If the new automated passport channel system at Suvarnabhumi airport can only be used for people with a height from 120cm to 190cm, what about children below 120cm? What about families travelling together? Will the children have to stand in a normal queue as their parents go through the Autochannel?
Law protects monarch
There has been much debate about reforming a law that, out of well-deserved love and respect, few wish to reform.
Meanwhile, the laws of defamation and libel sit on the statute books, a weapon loaded with the means to bring about financial ruin or imprisonment for those who would expose criminality, corruption, incompetence or acts against the public good. These laws gag the press, silence social activism and castrate freedom of expression.
Thailand's neighbours have seen these same laws used to destroy political opposition and suppress any challenge to those who believe they have a life-long right to power and a hand in the public purse.

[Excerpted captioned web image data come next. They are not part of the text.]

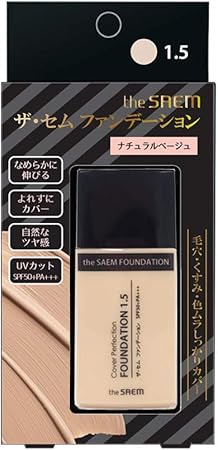Amazon ザ セム Cpファンデーション 1 5 ナチュラルベージュ 35g ザ セム リキッドファンデーション 通販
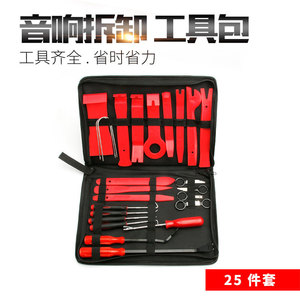 Kit d'outils d'installation audio pour voiture, outils manuels en nylon pour réparation automobile, démontage du panneau de porte, du système de navigation et de la console centrale, 37x23x7,5cm - Product Image 3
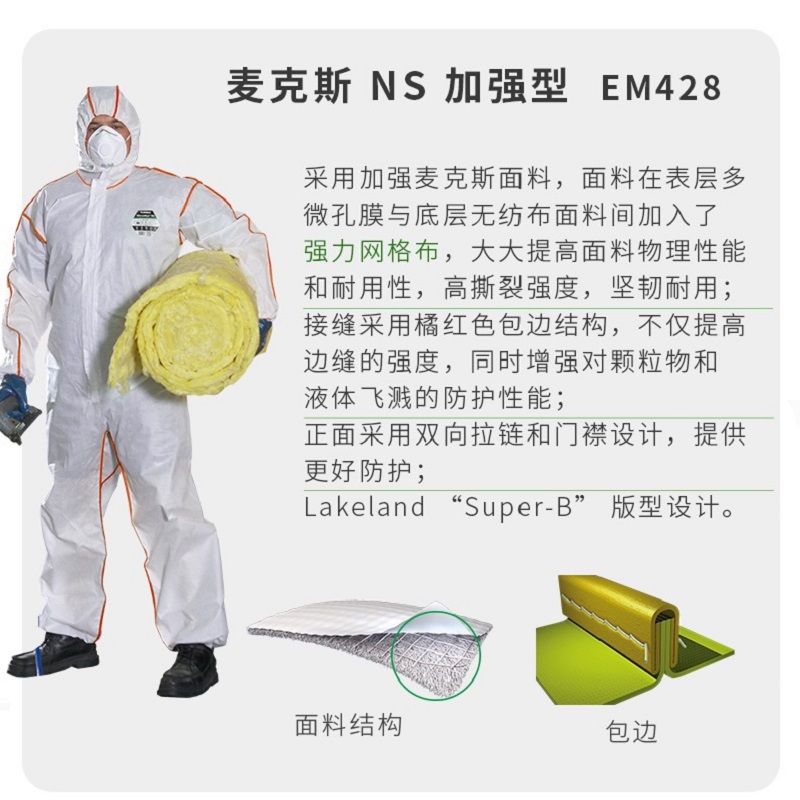 雷克蘭麥克斯EM428加強型防護服圖片1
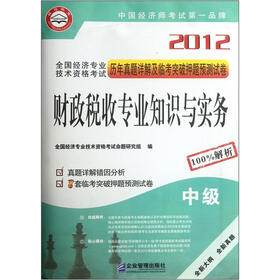 2012全国经济专业技术资格考试历年真题详解及临考突破押题预测试卷：财政税收专业知识与实务（中级）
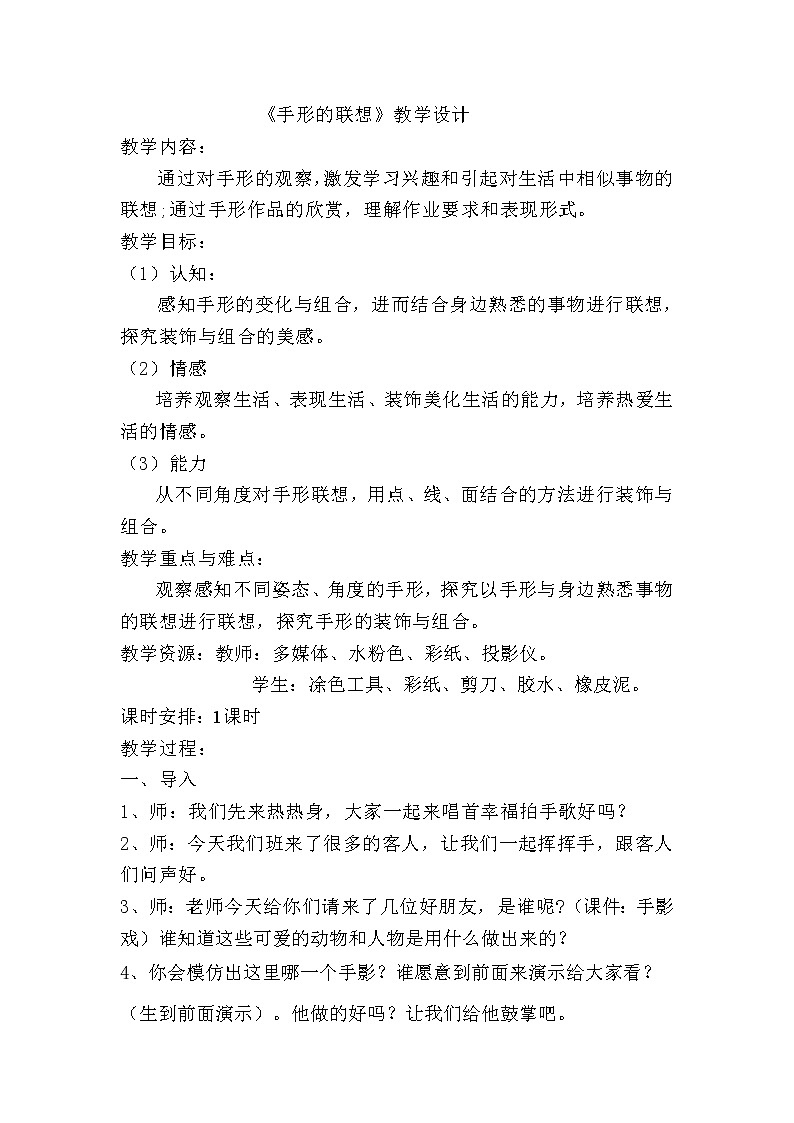 人美版一年级下册美术 9. 手形的联想 (2) 教案第1页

Leave the laws that protect a much-loved and respected monarch alone and repeal the laws that protect common criminals. Give us the right to name and shame the shameful.
Beware of butt scam
On a recent stroll from Chit Lom to Sukhumvit 17, I counted 27 different uses for the footpaths I was on. Make that 28 if you include walking on them or 29 if you include the ubiquitous cigarette butt scam.
Here is how it works. Police set up tables along a stretch of Sukhumvit from Soi 3 to Soi 17. They then spread out to spot a smoker. This unsuspecting individual is then put under surveillance and tracked until unable to find somewhere to dispose of the butt and inevitably drop it on the ground. Immediately, they are pounced on, escorted to the table, shown a laminated copy of the law against littering and told they have to pay a fine of 2,000 baht. The hapless tourist, fearful of unknown consequences, agrees to pay.
Nobody can argue that littering is acceptable, but this in reality is nothing more than a scam. The foreigner breaks the law, but this happens in an area where porn, pirated DVDs and software are openly sold without restrictions along with counterfeit watches and handbags, not to mention the many working girls openly soliciting for business.
Furthermore, if this stretch of pathway was a pristine example of pedestrian paradise, one might see the point but, as anybody who lives here knows, like most of Bangkok's footpaths, it is sadly anything but.
Bangkok's footpaths are used by the police as prime real estate to be meticulously exploited for financial gain by receiving kickbacks from anybody trading on them or who now foolishly drops a cigarette butt.
Hats off to kind police
My wife and I were at the Royal Thai Police headquarters on March 28 to submit some papers for her clearance certificate. I can't tell you how pleased we both were with all the kindness and help that was given to us.
As an American, I thought this would take three or four hours and we would have all kinds of problems with our paperwork. But we were in and out of the office in less than an hour. Once again, I can't thank the Thai people and the Thai police enough for being so very helpful.